Essential's results are quite a bit cooler on Malcolm Turnbull than Morgan's, with 23% of decided Coalition respondents, 54% of Labor and 54% of Greens preferring him, compared with 33%, 64% and 67% in Morgan.  I'm unsure how much of that's down to the options list and how much to Essential's more direct way of asking the question.  Overall, Turnbull (24) had a meaningless lead over Abbott (18) and the Bishop who wasn't forced to resign this week (17).

On the Labor side, just four options were offered and the results were apathetic to say the least, with Shorten, Plibersek, Albanese and Bowen appearing in the same order and with proportionally similar results as they did in Morgan.  Essential differed from Morgan in finding Shorten most preferred by some margin among Labor voters (Morgan had Plibersek preferred), but also in finding an even spread for the four candidates among Coalition voters (whereas Morgan had Shorten very low).

Other polling

The two Bronwyn Bishop polls are a footnote in history now but their use in establishing the lack of support for the Speaker's position shouldn't be forgotten; ReachTEL's is at question 5 and here's Essential's.  The polls are rather different in design with Essential's use of a temporary stand-down option making it difficult to compare them, but overall the results seem fairly similar.  An oddity was that the ReachTEL found the youngest age group (18-34) both more likely to say that Bishop shouldn't resign, and less likely to support "a federal anti-corruption commission to oversee political donations, allowances and entitlements" (overall this proposal had 73.4% support with most of the rest undecided).

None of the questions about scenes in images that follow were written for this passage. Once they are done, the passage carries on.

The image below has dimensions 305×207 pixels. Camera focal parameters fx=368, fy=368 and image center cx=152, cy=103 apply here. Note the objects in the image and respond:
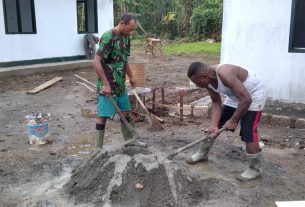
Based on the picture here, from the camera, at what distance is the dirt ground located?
372 cm

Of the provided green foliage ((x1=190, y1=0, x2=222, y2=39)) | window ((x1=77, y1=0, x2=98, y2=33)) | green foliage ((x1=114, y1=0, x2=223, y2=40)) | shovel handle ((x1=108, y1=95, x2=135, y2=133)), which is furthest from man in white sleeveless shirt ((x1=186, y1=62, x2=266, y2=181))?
green foliage ((x1=190, y1=0, x2=222, y2=39))

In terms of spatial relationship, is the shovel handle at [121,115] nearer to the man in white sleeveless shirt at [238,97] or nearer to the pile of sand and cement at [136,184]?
the pile of sand and cement at [136,184]

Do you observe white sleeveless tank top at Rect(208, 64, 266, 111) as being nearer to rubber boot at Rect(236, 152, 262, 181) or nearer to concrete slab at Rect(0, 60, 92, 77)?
rubber boot at Rect(236, 152, 262, 181)

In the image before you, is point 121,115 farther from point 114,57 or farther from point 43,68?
point 43,68

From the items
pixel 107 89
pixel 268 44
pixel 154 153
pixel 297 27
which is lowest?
pixel 154 153

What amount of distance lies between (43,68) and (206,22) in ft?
45.8

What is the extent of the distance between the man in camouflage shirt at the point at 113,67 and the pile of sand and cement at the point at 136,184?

Essential found perceptions of asylum seeker policy were intriguingly little different from when the question was asked in June 2013, while Julia Gillard was still PM, with the main movement being unhelpfully from "None of them" to "don't know".  A comparison they didn't give is to the late July 2013 poll in which Labor's standing on the issue was briefly more competitive during the Ruddstoration - a time when Labor's 2PP was considerably lower than now.  There's no sign of Labor's change having impressed anybody here, with Labor supporters especially unlikely to think their own party has the best policy on the issue.

Essential also showed that Coalition voters were surprisingly positive about Labor's renewable energy targets even when told it was an ALP policy.

Do Daleks Rort Their Entitlements Too?

Lastly, Essential asked a cracker of a question which was undone by some rather dubious (albeit comical) analysis.  Asked whether there was likely to be intelligent life somewhere else in the universe, 60% said yes to 26% no, with party breakdowns being 67-19 for Labor voters, 71-18 for Greens voters, 55-31 for Others voters and 54-35 for Coalition voters.

Out-there Green ideas?  Closed-minded conservatives?  In my view, the real cause for these breakdowns is religion.  A US Survata survey found that atheist respondents were much more likely to believe in extra-terrestrial life than Christians, and that's exactly what I would expect.  For many atheists, it's a bit hard to explain why a cosmically unremarkable planet would happen to be the only one where life ever rocked up, especially with "earthlike" planets being found orbiting distant stars frequently.  For many Christians, there's no real problem with believing that God only wanted life to have one place to misuse its travel expenses in.  For the more literalist types there can be problems with fitting in the idea that God created humanity in Her image and then made some other more intelligent morally aware bunch somewhere else (but didn't mention them in scripture).

Of course, there are atheists who believe we are alone and are incredibly lucky, and Christians who are confident we're not.  But I suspect the tendency of very religious voters to prefer the Coalition and the Christian right parties while non-believers tend to lean left is a big part of the explanation here.